Task statement> Where the records below have a line with "volunteer", that line is to be copied.

-- Opening Marker --

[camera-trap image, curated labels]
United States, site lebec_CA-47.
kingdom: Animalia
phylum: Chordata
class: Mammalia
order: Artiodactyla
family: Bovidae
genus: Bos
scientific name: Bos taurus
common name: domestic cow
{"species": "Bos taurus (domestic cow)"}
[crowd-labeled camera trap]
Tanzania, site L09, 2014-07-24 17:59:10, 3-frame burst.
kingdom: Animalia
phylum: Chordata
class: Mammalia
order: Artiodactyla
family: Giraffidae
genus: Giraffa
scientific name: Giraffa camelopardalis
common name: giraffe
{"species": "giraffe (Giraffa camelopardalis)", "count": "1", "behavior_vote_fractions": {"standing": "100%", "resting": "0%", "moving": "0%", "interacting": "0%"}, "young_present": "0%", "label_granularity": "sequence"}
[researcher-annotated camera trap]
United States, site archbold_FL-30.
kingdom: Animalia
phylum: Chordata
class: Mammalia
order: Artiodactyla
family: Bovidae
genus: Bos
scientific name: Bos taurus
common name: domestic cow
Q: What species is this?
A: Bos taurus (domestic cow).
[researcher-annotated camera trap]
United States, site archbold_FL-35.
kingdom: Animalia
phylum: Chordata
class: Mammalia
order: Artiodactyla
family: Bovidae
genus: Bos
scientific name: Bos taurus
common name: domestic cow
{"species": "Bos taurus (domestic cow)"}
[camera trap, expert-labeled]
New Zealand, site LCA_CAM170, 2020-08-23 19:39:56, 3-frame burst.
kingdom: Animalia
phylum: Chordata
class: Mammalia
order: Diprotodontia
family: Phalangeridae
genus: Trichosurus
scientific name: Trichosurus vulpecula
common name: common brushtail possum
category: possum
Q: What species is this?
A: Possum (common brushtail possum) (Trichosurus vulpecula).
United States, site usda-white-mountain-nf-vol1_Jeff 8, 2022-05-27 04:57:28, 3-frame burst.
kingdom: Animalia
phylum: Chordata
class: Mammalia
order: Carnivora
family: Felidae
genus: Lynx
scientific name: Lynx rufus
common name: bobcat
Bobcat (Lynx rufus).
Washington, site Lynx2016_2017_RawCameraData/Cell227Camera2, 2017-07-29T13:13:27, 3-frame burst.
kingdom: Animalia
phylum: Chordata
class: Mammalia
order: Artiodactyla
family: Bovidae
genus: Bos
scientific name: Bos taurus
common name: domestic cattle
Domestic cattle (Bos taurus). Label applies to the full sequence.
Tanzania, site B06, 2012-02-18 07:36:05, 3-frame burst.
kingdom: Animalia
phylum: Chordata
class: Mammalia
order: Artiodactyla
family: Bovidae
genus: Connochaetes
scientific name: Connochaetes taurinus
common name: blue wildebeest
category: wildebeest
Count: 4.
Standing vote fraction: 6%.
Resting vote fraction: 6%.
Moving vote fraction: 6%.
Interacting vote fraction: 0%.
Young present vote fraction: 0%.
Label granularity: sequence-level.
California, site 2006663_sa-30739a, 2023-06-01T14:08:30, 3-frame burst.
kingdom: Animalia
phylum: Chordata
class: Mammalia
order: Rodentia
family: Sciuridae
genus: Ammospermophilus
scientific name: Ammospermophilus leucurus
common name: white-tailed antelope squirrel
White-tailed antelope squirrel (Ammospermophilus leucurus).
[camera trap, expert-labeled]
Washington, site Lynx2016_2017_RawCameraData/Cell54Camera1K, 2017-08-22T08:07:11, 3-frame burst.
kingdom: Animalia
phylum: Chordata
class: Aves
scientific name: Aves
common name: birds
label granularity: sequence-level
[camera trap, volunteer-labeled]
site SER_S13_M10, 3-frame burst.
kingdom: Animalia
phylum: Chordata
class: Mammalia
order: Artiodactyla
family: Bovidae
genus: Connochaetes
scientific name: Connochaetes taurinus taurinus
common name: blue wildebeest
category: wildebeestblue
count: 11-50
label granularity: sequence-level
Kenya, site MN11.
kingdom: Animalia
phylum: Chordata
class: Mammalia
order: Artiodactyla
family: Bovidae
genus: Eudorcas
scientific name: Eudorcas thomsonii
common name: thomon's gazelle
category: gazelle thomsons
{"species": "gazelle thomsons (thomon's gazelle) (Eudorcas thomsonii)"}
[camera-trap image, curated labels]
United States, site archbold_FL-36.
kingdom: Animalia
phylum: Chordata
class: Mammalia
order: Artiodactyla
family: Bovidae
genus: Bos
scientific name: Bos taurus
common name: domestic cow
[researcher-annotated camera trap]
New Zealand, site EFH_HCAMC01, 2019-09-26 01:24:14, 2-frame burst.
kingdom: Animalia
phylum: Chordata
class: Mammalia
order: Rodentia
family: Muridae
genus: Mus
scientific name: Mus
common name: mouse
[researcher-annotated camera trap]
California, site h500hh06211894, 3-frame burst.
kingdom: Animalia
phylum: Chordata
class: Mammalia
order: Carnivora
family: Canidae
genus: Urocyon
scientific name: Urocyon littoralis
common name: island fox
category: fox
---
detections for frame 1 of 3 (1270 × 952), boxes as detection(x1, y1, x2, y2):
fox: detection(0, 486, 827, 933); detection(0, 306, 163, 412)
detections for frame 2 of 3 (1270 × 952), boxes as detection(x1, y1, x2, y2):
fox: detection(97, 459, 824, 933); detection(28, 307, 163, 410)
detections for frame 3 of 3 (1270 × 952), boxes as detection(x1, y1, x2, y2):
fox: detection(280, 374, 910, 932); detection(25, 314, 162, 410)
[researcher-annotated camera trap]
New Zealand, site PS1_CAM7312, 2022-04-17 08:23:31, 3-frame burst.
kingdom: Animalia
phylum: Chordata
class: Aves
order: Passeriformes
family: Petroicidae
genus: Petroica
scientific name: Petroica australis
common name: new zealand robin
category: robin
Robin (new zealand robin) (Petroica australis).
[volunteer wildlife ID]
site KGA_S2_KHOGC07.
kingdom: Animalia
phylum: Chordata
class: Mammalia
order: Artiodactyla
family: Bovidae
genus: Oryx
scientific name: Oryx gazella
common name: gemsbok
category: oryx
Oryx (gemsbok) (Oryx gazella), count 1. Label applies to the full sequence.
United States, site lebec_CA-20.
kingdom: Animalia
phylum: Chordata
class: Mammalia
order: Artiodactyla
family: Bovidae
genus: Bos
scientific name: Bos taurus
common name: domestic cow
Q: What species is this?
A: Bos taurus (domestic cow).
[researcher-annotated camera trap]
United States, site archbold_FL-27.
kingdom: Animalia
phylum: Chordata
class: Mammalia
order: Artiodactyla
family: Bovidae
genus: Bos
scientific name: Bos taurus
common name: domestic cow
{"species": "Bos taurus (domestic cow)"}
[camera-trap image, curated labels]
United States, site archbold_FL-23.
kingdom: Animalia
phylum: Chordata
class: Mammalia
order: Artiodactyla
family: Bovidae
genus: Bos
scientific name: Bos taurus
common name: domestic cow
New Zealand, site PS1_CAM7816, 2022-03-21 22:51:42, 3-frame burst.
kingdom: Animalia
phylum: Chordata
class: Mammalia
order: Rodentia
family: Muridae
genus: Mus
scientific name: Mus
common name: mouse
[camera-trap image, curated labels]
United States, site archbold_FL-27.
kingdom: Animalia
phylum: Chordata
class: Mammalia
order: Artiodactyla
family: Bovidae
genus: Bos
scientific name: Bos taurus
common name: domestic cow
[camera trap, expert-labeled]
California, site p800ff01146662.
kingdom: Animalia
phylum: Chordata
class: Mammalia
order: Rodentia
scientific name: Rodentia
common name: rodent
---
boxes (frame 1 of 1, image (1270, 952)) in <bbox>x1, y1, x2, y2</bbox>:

-- Closing Marker --

Exercise response>
[camera trap, volunteer-labeled]
[volunteer wildlife ID]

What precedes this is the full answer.